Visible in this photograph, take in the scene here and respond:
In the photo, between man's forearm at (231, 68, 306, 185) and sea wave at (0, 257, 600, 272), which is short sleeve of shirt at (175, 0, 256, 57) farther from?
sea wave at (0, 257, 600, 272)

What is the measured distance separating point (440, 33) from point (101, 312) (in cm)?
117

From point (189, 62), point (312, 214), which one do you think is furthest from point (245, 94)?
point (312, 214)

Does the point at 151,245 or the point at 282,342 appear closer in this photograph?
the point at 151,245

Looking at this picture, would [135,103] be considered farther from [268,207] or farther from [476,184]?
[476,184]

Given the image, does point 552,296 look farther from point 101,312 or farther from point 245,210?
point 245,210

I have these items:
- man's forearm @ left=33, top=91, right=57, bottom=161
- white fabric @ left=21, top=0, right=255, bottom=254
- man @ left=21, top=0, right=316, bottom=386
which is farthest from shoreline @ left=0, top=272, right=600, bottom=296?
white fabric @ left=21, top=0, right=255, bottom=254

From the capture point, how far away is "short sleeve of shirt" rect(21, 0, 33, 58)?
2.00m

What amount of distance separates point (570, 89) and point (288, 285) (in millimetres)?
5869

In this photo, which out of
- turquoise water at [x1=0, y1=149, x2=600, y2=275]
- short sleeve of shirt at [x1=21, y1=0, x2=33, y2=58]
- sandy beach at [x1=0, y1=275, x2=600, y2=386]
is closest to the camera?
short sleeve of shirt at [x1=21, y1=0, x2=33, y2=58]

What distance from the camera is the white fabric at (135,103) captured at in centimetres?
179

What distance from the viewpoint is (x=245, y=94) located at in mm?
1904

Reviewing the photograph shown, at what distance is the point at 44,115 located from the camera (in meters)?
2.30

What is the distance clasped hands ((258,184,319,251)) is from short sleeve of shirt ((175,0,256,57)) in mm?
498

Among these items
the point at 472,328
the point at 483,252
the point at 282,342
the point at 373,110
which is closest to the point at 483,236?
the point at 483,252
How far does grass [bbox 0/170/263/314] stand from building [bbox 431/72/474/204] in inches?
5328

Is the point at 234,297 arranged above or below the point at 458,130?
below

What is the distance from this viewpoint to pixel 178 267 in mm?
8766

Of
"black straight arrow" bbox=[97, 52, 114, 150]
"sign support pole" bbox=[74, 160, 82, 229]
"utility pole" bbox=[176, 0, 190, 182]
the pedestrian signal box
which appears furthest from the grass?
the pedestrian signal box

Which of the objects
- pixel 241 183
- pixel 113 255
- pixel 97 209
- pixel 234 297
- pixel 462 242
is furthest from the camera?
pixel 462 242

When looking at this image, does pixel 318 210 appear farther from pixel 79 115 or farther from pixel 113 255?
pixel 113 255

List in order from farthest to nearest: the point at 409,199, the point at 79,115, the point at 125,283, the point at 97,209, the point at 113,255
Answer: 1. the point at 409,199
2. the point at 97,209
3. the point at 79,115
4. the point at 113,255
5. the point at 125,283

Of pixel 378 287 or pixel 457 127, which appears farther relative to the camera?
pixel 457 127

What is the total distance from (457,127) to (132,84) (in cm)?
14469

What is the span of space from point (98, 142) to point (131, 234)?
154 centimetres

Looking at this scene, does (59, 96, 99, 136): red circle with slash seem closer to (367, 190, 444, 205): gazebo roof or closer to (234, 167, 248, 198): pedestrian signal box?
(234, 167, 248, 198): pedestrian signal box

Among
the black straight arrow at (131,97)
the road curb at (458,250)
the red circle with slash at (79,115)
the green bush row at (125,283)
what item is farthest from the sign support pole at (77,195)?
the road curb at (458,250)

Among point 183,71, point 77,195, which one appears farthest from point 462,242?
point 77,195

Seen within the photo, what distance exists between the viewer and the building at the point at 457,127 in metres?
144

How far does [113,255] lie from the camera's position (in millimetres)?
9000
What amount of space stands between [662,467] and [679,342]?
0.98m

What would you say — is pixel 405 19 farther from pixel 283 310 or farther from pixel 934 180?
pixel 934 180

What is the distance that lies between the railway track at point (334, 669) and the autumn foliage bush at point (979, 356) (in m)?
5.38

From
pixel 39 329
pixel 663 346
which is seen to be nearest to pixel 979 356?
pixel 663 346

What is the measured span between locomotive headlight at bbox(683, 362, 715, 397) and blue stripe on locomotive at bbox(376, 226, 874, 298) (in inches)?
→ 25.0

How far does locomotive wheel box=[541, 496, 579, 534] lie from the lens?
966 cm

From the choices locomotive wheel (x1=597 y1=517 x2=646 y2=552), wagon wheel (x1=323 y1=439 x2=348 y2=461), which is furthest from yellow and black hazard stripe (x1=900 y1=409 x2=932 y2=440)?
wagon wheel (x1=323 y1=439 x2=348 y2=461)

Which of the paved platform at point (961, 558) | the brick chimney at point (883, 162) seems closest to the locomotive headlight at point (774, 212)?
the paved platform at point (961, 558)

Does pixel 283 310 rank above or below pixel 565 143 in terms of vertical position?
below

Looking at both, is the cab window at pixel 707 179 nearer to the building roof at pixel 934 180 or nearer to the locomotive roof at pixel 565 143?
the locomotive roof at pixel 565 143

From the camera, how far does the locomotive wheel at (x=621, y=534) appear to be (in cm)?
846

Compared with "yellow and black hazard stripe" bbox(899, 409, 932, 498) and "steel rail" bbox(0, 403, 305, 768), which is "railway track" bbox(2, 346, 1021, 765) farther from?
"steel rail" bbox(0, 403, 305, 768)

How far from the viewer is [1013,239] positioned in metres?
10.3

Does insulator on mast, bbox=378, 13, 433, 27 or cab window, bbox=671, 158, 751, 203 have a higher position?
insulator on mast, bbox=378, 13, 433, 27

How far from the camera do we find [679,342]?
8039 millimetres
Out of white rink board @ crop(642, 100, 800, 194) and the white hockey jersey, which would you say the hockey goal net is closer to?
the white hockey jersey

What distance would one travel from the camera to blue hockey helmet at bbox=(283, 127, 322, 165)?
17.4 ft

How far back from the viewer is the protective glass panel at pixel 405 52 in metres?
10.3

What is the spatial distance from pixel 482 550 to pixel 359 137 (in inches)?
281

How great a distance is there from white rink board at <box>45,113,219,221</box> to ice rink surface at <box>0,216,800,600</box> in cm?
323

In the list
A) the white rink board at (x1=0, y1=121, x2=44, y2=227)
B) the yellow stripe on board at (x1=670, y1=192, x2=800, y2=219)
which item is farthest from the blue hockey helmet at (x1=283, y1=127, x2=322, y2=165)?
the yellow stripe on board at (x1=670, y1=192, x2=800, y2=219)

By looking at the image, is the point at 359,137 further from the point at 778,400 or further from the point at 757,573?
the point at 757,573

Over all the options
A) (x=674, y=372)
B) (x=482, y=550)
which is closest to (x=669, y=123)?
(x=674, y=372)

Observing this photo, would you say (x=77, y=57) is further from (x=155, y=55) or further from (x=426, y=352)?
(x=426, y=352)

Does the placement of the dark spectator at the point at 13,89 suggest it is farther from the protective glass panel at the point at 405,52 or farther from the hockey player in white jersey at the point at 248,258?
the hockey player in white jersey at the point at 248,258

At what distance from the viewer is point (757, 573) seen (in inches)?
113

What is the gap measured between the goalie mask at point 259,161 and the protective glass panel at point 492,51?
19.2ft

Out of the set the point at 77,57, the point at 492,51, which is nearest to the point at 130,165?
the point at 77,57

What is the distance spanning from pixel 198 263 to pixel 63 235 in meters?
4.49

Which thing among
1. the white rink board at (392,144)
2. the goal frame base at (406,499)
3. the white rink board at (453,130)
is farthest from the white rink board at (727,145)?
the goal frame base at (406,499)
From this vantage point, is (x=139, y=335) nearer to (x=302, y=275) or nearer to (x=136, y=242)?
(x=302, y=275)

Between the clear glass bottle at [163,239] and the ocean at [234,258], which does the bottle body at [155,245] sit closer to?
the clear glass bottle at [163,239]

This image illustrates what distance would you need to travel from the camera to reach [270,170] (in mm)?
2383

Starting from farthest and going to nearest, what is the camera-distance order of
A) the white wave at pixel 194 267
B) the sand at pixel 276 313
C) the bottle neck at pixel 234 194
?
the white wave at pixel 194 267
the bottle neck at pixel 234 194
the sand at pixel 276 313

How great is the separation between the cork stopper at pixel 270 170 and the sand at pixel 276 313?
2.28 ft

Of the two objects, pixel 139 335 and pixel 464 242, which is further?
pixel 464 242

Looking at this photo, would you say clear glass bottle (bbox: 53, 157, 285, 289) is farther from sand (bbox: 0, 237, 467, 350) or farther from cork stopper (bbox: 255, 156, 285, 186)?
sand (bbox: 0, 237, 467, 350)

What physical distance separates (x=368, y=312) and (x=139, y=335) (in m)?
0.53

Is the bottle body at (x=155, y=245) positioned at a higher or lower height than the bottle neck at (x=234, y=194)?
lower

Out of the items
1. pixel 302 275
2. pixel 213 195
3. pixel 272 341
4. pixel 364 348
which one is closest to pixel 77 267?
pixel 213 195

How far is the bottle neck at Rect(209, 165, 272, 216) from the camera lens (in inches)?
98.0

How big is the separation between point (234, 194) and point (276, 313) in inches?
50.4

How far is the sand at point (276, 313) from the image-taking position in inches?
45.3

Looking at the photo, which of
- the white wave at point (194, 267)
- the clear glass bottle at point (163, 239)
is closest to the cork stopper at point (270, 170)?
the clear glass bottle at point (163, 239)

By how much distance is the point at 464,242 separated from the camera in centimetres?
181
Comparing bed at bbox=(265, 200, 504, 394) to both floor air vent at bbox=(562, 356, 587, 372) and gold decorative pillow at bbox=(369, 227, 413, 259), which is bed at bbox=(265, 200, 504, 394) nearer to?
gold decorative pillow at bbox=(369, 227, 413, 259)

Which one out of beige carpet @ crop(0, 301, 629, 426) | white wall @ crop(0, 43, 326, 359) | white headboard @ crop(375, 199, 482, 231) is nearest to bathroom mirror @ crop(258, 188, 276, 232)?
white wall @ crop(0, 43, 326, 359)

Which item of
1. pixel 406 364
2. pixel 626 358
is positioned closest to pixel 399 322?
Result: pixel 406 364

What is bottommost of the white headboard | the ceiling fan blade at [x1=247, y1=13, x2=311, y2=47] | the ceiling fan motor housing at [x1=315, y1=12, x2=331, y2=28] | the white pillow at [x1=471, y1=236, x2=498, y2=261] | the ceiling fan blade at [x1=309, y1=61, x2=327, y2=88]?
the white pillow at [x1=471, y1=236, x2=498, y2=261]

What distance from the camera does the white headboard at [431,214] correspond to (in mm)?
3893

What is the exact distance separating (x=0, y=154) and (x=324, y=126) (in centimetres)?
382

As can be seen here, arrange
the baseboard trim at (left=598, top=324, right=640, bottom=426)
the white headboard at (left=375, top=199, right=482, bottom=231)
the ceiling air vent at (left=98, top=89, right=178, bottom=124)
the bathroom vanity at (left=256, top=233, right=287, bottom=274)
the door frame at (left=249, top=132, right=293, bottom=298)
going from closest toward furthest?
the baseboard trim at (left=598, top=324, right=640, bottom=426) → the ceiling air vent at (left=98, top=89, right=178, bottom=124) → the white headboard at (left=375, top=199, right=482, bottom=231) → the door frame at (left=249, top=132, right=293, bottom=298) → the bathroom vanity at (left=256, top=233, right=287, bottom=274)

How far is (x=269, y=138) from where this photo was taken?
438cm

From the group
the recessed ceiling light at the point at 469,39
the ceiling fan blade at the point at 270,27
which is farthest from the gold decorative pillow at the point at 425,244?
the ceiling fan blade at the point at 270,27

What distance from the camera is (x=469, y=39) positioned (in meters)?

WHAT TO DO
Give back, unchanged, every line from the one with "What is the exact" to the end of the entries above.

TASK ANSWER
What is the exact distance separating (x=0, y=154) and (x=324, y=126) (in centimetres)?
382

As can be seen here, arrange
the baseboard trim at (left=598, top=324, right=640, bottom=426)
the white headboard at (left=375, top=199, right=482, bottom=231)
the ceiling air vent at (left=98, top=89, right=178, bottom=124)
the bathroom vanity at (left=256, top=233, right=287, bottom=274)
the door frame at (left=249, top=132, right=293, bottom=298)
going from closest toward furthest?
the baseboard trim at (left=598, top=324, right=640, bottom=426) → the ceiling air vent at (left=98, top=89, right=178, bottom=124) → the white headboard at (left=375, top=199, right=482, bottom=231) → the door frame at (left=249, top=132, right=293, bottom=298) → the bathroom vanity at (left=256, top=233, right=287, bottom=274)

How far is (x=269, y=138) from where this photo was taken?
438cm

From the group
the recessed ceiling light at the point at 469,39
the ceiling fan blade at the point at 270,27
which is farthest from the gold decorative pillow at the point at 425,244?
the ceiling fan blade at the point at 270,27

What distance from the camera is (x=469, y=39) positioned (in meters)?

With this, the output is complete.